1988 All-Ireland Under-21 Hurling Championship Final
- Event: 1988 All-Ireland Under-21 Hurling Championship
| Cork | Kilkenny |
| 4-11 | 1-5 |
- Date: 11 September 1988
- Venue: St. Brendan's Park, Birr
- Referee: John Moore (Waterford)

= 1988 All-Ireland Under-21 Hurling Championship final =

The 1988 All-Ireland Under-21 Hurling Championship final was a hurling match that was played at Walsh Park, Waterford on 11 September 1988 to determine the winners of the 1988 All-Ireland Under-21 Hurling Championship, the 25th season of the All-Ireland Under-21 Hurling Championship, a tournament organised by the Gaelic Athletic Association for the champion teams of the four provinces of Ireland. The final was contested by Cork of Munster and Kilkenny of Leinster, with Cork winning by 4-11 to 1-5.

The All-Ireland final between Cork and Kilkenny was the fifth championship meeting between the two teams. Cork were hoping to win their first title since 1982, while Kilkenny were hoping to claim their first title since 1984.

A John Fitzgibbon goal for Cork after just 16 seconds set the tone for what would be a complete rout. Mark Foley and Dan O'Connell added two more goals to give Cork a comfortable 3-7 to 0-2 half-time lead. O'Connell added his second and Cork's fourth goal ten minutes into the second half. John Feehan pegged one back for Kilkenny midway through the half, however, the cause was lost.

Cork's All-Ireland victory was their first in six years.
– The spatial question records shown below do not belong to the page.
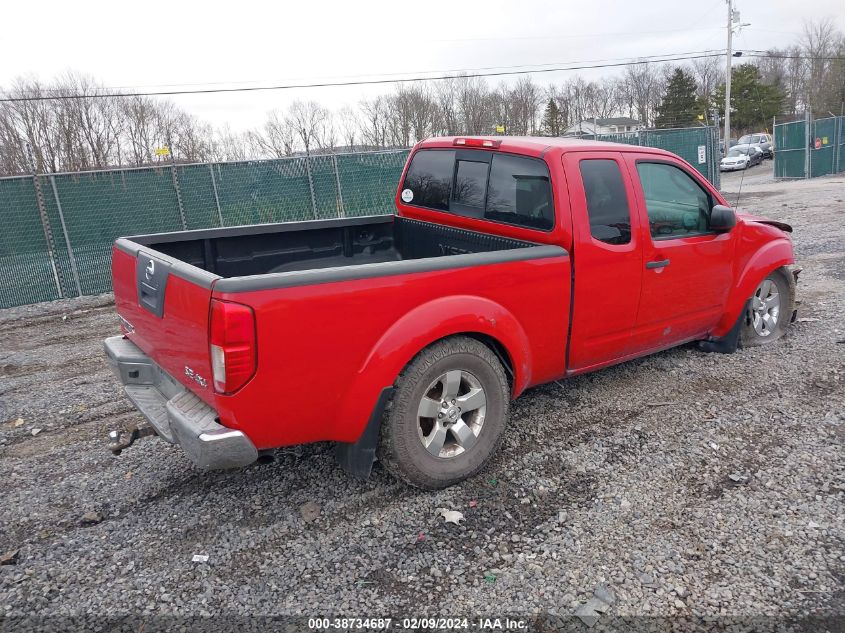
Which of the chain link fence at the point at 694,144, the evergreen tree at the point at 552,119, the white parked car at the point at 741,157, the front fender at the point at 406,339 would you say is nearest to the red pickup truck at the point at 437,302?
the front fender at the point at 406,339

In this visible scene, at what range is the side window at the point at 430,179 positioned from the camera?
468cm

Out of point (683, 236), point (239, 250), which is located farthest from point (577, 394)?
point (239, 250)

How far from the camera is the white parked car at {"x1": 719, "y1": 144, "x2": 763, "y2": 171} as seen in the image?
111ft

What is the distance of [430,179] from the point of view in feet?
16.0

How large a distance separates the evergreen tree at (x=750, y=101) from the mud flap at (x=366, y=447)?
6872 cm

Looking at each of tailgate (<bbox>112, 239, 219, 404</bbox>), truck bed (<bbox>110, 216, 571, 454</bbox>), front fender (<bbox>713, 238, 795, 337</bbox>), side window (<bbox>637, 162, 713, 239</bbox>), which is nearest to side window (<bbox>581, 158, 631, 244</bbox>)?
side window (<bbox>637, 162, 713, 239</bbox>)

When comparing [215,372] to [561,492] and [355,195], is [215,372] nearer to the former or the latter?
[561,492]

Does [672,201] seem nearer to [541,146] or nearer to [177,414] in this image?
[541,146]

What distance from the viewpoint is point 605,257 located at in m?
3.98

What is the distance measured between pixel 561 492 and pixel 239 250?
2.85 meters

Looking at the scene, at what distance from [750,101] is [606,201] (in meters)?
69.7

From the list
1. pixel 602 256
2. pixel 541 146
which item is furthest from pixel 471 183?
pixel 602 256

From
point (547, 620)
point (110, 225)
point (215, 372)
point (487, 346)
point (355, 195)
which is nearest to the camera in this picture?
point (547, 620)

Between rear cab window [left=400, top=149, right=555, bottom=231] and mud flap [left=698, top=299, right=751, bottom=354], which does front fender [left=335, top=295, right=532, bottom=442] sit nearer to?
rear cab window [left=400, top=149, right=555, bottom=231]
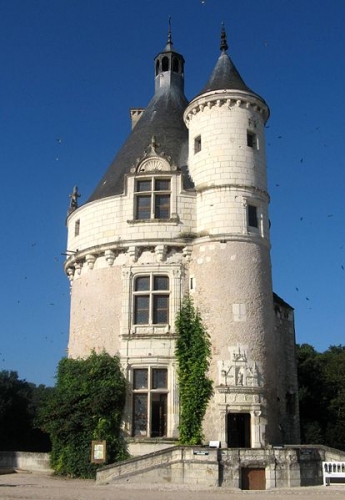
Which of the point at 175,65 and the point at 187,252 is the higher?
the point at 175,65

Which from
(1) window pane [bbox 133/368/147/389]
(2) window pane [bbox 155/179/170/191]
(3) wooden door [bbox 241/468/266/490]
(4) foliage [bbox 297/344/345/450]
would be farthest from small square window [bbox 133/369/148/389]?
(4) foliage [bbox 297/344/345/450]

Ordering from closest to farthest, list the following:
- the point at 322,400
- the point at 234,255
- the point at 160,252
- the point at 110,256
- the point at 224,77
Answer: the point at 234,255 → the point at 160,252 → the point at 110,256 → the point at 224,77 → the point at 322,400

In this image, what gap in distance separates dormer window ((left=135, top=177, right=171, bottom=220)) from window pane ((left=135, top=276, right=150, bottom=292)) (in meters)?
2.53

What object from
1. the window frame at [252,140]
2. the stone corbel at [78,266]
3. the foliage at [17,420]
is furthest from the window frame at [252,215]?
the foliage at [17,420]

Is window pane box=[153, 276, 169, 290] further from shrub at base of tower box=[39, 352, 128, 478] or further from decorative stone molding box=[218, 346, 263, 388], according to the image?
decorative stone molding box=[218, 346, 263, 388]

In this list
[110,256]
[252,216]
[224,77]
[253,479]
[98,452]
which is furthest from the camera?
[224,77]

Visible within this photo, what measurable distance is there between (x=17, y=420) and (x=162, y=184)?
2305 cm

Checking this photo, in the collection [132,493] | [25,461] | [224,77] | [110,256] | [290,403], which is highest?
[224,77]

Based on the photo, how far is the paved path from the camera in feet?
49.0

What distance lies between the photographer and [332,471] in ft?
60.0

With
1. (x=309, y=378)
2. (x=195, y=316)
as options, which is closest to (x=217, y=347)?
(x=195, y=316)

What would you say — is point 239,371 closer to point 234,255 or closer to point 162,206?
point 234,255

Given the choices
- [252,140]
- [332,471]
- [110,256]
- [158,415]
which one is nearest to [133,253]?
[110,256]

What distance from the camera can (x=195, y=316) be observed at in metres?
21.9
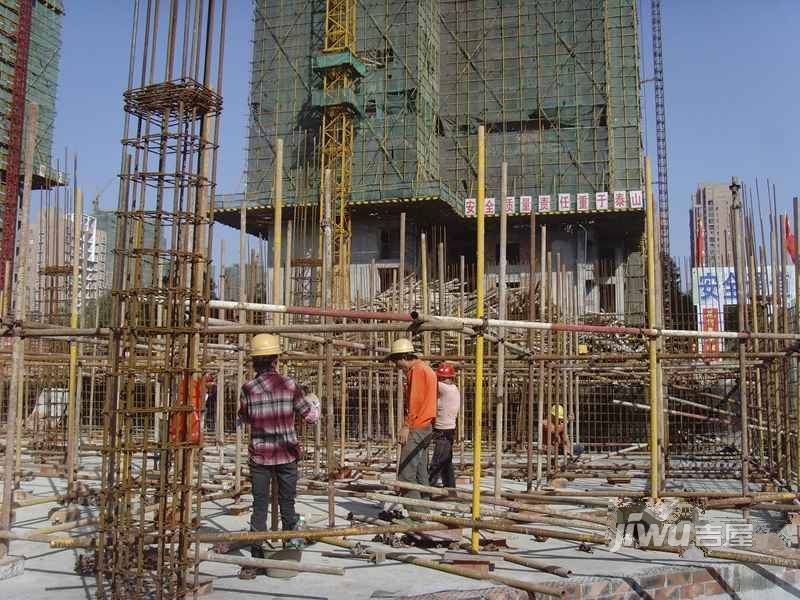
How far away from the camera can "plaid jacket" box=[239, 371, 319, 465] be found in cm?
621

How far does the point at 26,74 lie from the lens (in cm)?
3331

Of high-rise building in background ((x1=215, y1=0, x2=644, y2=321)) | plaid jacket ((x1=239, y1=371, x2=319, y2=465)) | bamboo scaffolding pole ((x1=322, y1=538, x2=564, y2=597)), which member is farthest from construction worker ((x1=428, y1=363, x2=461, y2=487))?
high-rise building in background ((x1=215, y1=0, x2=644, y2=321))

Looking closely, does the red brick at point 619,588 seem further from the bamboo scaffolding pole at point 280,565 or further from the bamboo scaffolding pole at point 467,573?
the bamboo scaffolding pole at point 280,565

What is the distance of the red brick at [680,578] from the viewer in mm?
6066

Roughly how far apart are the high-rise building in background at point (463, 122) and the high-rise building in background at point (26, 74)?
8.02 m

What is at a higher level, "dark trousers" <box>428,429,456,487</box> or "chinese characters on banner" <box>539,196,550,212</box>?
"chinese characters on banner" <box>539,196,550,212</box>

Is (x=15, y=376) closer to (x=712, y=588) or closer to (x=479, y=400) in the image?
(x=479, y=400)

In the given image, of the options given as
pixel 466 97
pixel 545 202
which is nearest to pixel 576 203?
pixel 545 202

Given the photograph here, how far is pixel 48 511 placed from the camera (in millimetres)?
8477

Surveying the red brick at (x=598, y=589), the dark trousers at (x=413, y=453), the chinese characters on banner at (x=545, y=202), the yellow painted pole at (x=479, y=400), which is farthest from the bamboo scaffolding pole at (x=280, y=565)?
the chinese characters on banner at (x=545, y=202)

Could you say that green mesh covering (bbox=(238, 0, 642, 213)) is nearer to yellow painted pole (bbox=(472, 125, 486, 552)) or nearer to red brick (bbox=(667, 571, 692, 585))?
yellow painted pole (bbox=(472, 125, 486, 552))

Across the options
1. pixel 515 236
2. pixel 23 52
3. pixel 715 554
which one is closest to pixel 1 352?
pixel 715 554

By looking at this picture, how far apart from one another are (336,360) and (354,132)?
28.1 meters

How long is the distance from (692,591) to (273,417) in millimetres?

The win gave them ninth All-Ireland title overall.

Kilkenny's All-Ireland defeat was their sixth ever. It was their third defeat by Cork in an All-Ireland final.

==Match==

===Details===

11 September 1988
Kilkenny 4-11 - 1-5 Cork
  Kilkenny : D O'Connell 2-1, M Foley 1-1, G Manley 0-4, J Fitzgibbon 1-0, F Horgan 0-3, J Corcoran 0-1, T Cooney 0-1.
   Cork: J Feehan 1-0, T O'Keeffe 0-2, P Hoban 0-1, T Murphy 0-1, L Egan 0-1.